Bad Oeynhausen-Wöhren  (WB). Mit der Betreuung einer Doktorarbeit hat für Klaus-Peter Herm (69) alles angefangen. Nun fährt er seit 30 Jahren als Experte zu sportwissenschaftlichen Fragen nach Indien. Auch im Oktober dieses Jahres war er wieder vor Ort, um Vorlesungen zu halten und Kontakte zu pflegen.

Von Angelina Zander
In zahlreichen Schränken seines Hauses verstecken sie sich: die Dankesgeschenke, die Klaus-Peter Herm für Besuche und Reden in Indien in den vergangenen 30 Jahren erhalten hat. Auch im Oktober dieses Jahres war er als Sportexperte dort.
In zahlreichen Schränken seines Hauses verstecken sie sich: die Dankesgeschenke, die Klaus-Peter Herm für Besuche und Reden in Indien in den vergangenen 30 Jahren erhalten hat. Auch im Oktober dieses Jahres war er als Sportexperte dort. Foto: Angelina Zander

Die Begeisterung für den Sport hat Klaus-Peter Herm schon lange. »Ich war früher ein Allround-Sportler. Ich habe geturnt, bin geschwommen und war erfolgreich im Weitsprung«, sagt er. Auf der Ebene des Leistungssports sei er aber nie unterwegs gewesen. An sein Hobby knüpft er seine berufliche Laufbahn an: Er studiert Sportwissenschaften und erhält im Jahr 1975 seinen Doktortitel. Für ihn das Eintrittstor in eine neue Welt, wie sich noch im gleichen Jahr herausstellt.

Denn ebenfalls im Jahr 1975 tritt an der Universität Leipzig, an der Herm arbeitete, Cima Muthia aus Indien an ihn heran, der heute 83 Jahre alt ist. »Er hatte die Aufgabe, eine Doktorarbeit in Deutsch zu verfassen.« Auch, wenn Herm die Doktorarbeit des Inders nicht persönlich betreut habe, sei er ihm doch eine große Hilfe bei der deutschen Übersetzung gewesen.

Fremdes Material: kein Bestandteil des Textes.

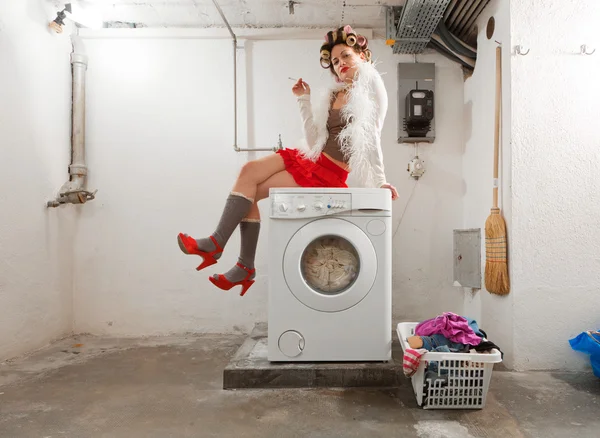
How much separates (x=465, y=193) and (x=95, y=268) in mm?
2946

»Er war Leiter eines Sportinstituts in Patiala. Er wollte unbedingt, dass ich nach Indien komme.« Doch der 69-Jährige wohnt in der DDR und hat keine Möglichkeit, nach Indien zu reisen. Erst mehr als zehn Jahre später, 1987, reist er als Experte für Sportwissenschaften nach Indien. In seiner Habilitation behandelt er das biologische Alter und die Wachstumsdynamik in Verbindung mit dem sportlichen Training.

Vorträge über falsches Training und falsche Ernährung

Heute konzentriert er sich bei seinen Vorträgen und Lehrgängen noch immer darauf: »Mein Ziel ist es, die natürliche biologische Reserve der Kinder und Jugendlichen in die richtigen Bahnen zu lenken.« Über Überforderung, falsches Training sowie falsche Ernährung kläre er die Inder bei seinen Besuchen auf.

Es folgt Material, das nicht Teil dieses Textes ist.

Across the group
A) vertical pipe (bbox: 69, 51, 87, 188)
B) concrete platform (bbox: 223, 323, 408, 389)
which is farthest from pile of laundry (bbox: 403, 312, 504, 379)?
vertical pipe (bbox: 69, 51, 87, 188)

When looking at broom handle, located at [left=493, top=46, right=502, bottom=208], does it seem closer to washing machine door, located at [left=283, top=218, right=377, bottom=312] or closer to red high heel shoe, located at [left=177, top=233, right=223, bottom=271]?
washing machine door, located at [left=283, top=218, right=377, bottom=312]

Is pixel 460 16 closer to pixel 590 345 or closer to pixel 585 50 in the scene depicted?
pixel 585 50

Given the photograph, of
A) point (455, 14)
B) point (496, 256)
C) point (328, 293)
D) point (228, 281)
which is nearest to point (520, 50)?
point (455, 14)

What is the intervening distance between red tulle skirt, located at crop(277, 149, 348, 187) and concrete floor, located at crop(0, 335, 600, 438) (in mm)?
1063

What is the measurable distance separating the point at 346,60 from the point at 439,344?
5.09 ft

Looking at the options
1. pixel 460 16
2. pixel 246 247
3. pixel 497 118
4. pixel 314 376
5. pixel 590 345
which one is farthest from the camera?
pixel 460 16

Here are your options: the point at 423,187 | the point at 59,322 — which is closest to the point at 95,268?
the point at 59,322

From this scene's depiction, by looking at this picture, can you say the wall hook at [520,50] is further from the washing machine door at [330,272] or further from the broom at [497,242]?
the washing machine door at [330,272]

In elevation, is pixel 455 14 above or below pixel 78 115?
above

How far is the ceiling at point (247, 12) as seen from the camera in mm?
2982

Mittlerweile wird er zu internationalen Veranstaltungen in Indien eingeladen, die zum Teil für ihn organisiert werden. »Im nächsten Oktober gibt es einen Kongress, zu dem ich eingeladen bin. Aber ich bin mir noch nicht sicher, ob ich hinfahren werde.« Denn die Fahrten nach Indien seien anstrengend.

Im Oktober wieder in Indien

Drei Wochen war er im Oktober dieses Jahres mit seinem Sohn vor Ort, besuchte Mumbai, Goa, Neu Delhi, Amritsar, Patiala und Kolkata. In Mumbai plante er mit einem dortigen Kollegen die weitere Zusammenarbeit. Über die Probleme der Trainingsgestaltung im Zusammenhang mit der richtigen Ernährung im Nachwuchssport referierte er bei seinem Besuch in Goa am Don Bosco College.

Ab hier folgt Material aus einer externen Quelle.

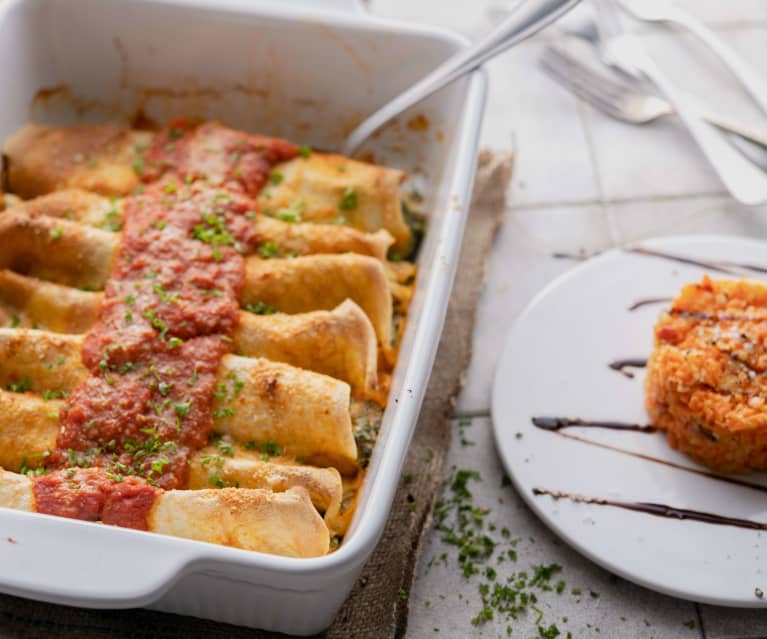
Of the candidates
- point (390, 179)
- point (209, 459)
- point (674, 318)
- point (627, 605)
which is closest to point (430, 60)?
point (390, 179)

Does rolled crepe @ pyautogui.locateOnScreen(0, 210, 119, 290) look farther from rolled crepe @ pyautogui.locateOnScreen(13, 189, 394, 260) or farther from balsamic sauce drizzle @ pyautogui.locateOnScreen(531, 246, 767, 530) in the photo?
balsamic sauce drizzle @ pyautogui.locateOnScreen(531, 246, 767, 530)

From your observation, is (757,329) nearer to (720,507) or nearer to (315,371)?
(720,507)

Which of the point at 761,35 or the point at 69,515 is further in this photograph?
the point at 761,35

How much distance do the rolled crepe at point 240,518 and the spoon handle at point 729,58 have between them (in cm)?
232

Auch in den anderen Städten sprach der Experte an Lehreinrichtungen über sein Fachgebiet und verschaffte sich einen Eindruck von den Veränderungen, die seit seines vergangenen Besuches vorgenommen wurden.

Seine letzte Station war Kolkata. Dort besuchte er seinen ehemaligen Aspiranten Kuntal Roy. Der Leichtathletik-Trainer schrieb 1993 seine Doktorarbeit bei dem Bad Oeynhausener und pflegt bis heute einen guten Kontakt zu ihm. An dem von ihm geleiteten Athletic Coaching Camp trainieren fast 300 Leichtathleten.

Spenden des Heimatvereins Wöhren gehen nach Kolkata

Zu einem gemeinsamen Leichtathletik-Meeting und Abendsportfest überbrachte Klaus-Peter Herm einen schriftlichen Gruß des Heimatvereins Wöhren, dem er angehört. Im Rahmen eines Festes bei Familie Herm hatte der Verein zum Dank Geld gesammelt, das der 69-jährige, statt es selbst zu behalten, lieber an seine Freunde aus Kolkata spendete. Davon sollen die Gebäude des Sportklubs weiter ausgebaut werden.